Published online Oct 15, 2023. doi: 10.4239/wjd.v14.i10.1562
Peer-review started: July 2, 2023
First decision: August 4, 2023
Revised: August 16, 2023
Accepted: September 8, 2023
Article in press: September 8, 2023
Published online: October 15, 2023
Processing time: 98 Days and 23 Hours
Recently, the continuous glucose monitoring (CGM) system was readily accepted in the clinical setting. Although that system provides details of the glucose fluctuation that occur during a day, occasionally, a lot of vague data might confuse the interpretation of a glucose shift. Continuous wavelet transform (CWT) is a novel approach for analyzing oscillating data in the case of clinical field. That methodology is able to analyze time domain and frequency domain simultaneously, although Fourier transforms are limited to the analysis of frequency domain.
When the glucose change during a day can replace a waveform, the glucose fluctuation includes some waveform in the glucose change. We hypothesized the specific waveform of type 1 diabetes mellitus (T1DM) might be present because glucose change pattern might be different from T2DM due to a different etiology. The CWT is an available method to explore the target substance into the objects through analyzing oscillating data.
The present study evaluated 60-d glucose fluctuation data obtained from T1DM patients (n = 5) and 296-d data from T2DM patients (n = 25).
The data obtained every 15 min from a flash glucose monitoring system during 14 d were converted through the CWT process. In the present study, Morlet form (n = 7) was employed as the mother wavelet. The produced scalogram matrix by CWT was converted to the contour diagram. Through this process, the waveform obtained from CGM divided 18 segment signals, that is, 3 super-high frequency (> 100 Hz) zones, 3 high frequency (60-85 Hz) zones, 5 middle frequency (35-55 Hz) zones, and 7 low frequency (15-35 Hz) zones. The frequency and an enclosed area at 0.02625 scalogram value obtained from those emerged signals were compared between the T1DM and T2DM groups at 18 segments. To identify the specificity of T1DM, a statistical approach was applied. The explanatory variables of a logistic regression analysis model were the nominated items, which were significantly different between groups.
In the T1DM group, super-high frequency signals at midnight and forenoon emerged more frequently. On the other hand, the prevalence rate of low frequency signals in a day in the T2DM group was increased. The high frequency signal at night and middle frequency signal also emerged frequently in the T2DM group. The frequency of the high frequency signal at midnight and the middle frequency signal at noon in the T1DM group were higher than those of the T2DM group. The areas of low frequent zone in a day in the T2DM group were significantly higher than those of the T1DM group. In multivariate analysis, some data were excluded because of the variance inflation factor and a large 95% confidence interval (CI). Finally, the fine waveform presented in the high frequency signal zone at midnight showed the characteristic wave pattern of T1DM (odds ratio = 1.33, 95%CI: 1.08-1.62; P = 0.006).

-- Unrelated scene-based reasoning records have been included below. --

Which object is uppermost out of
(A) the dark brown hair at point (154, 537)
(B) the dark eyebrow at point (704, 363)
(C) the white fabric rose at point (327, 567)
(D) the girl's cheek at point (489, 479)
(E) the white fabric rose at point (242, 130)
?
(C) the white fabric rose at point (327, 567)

Through the contour diagram after CWT processing, the fine waveform indicating a time cycle of 17-24 min at midnight had characterized the glucose fluctuation of T1DM. However, the low frequency signals emerged frequently in T2DM in 1 d.
Confirming the accuracy of present study required a lot of data to be obtained from both groups. If an artificial intelligence including deep learning is available in this analyzing system, it will obtain the results rapidly and correctly because this manual process takes a lot of time, even though it is a 1 d data calculation. Furthermore, this novel approach will be available to research the relationship between the diabetic complications and any specific waveform and might select medications according to the patients’ conditions to decease any diabetic complications.